By Calpu’s estimation, the over-saturation and hype around collecting PFPs is giving way to more useful applications such as Ethereum Name Service (ENS) domains which house cryptocurrency addresses, decentralized websites, and so on. But there are PFPs that certainly have the potential to ride out the market downturn.

“You’re gonna go into their Discord and see communities still interacting and growing and meeting up and going to conferences,” Calpu says. “That’s usually the indicator of a quality project.”

And, according to Holloway from 776, the community around Doodles is one of the main reasons why they decided to back the company. “No Web3 company can survive without a strong community,” she says. “This team has been community-led from day one. Alexis and I know a thing or two about what a healthy, inclusive, and thriving community looks like.”

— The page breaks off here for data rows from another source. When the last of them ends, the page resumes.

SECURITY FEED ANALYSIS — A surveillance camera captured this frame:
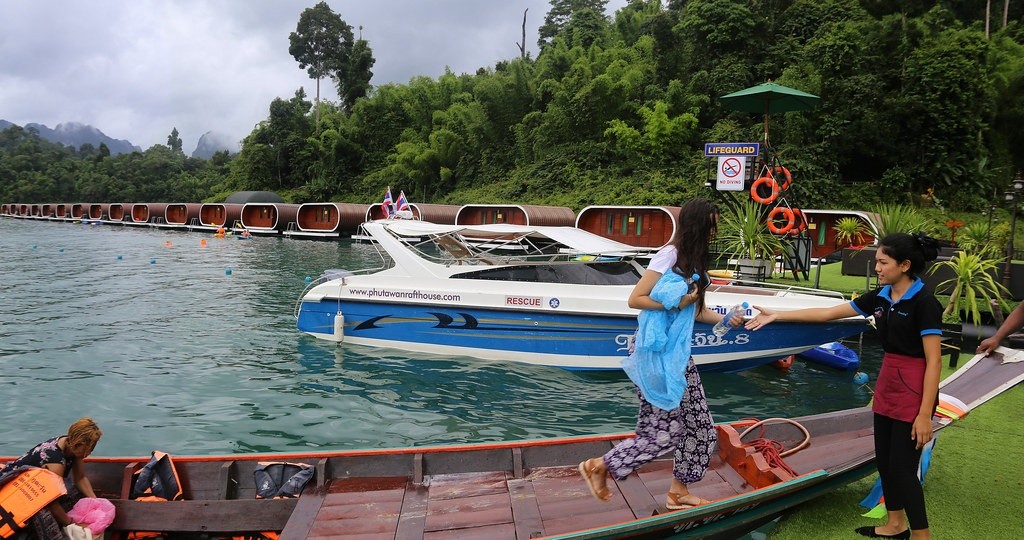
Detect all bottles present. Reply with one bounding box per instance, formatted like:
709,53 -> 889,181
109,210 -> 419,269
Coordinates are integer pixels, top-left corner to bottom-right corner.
712,302 -> 748,336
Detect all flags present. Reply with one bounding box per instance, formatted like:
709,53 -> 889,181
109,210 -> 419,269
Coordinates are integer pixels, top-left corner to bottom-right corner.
382,187 -> 410,216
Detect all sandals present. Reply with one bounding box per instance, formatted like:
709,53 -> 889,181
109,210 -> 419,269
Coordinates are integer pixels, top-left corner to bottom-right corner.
578,458 -> 611,503
666,491 -> 714,510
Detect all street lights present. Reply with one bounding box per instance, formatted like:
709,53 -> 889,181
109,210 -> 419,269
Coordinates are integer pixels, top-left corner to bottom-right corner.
982,199 -> 998,246
1001,177 -> 1024,298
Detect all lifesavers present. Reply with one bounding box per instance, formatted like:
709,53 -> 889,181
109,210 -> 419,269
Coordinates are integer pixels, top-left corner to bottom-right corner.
750,166 -> 792,205
767,207 -> 808,235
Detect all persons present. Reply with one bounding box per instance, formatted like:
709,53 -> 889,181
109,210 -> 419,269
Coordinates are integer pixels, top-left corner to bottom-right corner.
579,199 -> 744,509
749,233 -> 945,540
975,301 -> 1024,357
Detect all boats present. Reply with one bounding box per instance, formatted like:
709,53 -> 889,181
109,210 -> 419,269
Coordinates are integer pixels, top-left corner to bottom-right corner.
801,342 -> 860,371
0,340 -> 1023,540
294,203 -> 875,371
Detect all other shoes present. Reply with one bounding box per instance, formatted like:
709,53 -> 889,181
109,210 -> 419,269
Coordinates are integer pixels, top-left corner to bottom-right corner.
855,526 -> 910,540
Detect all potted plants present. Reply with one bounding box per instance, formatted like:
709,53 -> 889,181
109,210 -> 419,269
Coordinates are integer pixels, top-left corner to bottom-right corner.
714,200 -> 796,285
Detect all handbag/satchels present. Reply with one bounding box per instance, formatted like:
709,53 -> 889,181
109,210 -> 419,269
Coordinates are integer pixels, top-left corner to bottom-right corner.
63,523 -> 104,540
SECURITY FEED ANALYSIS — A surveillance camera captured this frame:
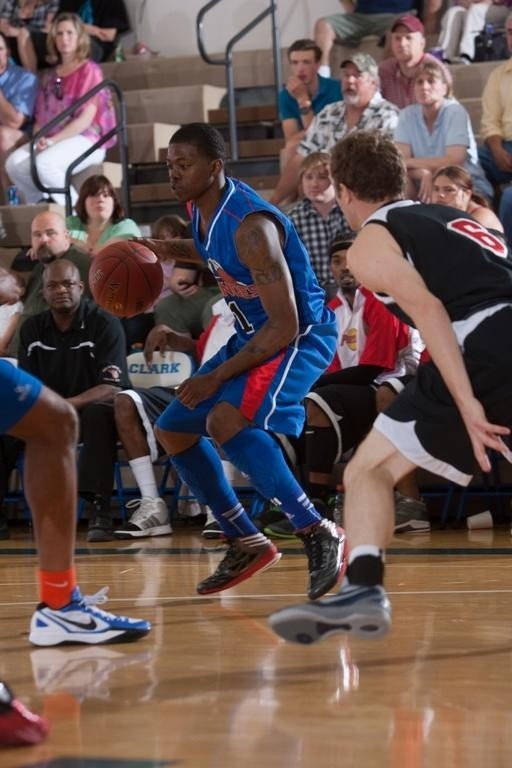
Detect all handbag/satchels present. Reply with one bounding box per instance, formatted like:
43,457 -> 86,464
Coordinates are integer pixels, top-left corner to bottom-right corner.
475,26 -> 509,60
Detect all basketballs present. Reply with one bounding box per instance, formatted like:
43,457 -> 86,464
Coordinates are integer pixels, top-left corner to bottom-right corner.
90,241 -> 163,318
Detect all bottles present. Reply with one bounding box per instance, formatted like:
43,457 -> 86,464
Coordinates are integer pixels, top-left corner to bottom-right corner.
333,479 -> 343,527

The Doodles community–and having 776 in their corner–is strong enough footing for Keast amid the shaky state of NFTs. He says the company is position to scale “well into the future” and they have every intention to continue to build regardless of the volatility.

“Everybody can really feel that turnaround coming,” adds Holguin. “Whether it’s in six months or 12 months, the real builders are going to be ready for when that moment happens. We haven’t slowed down at all.”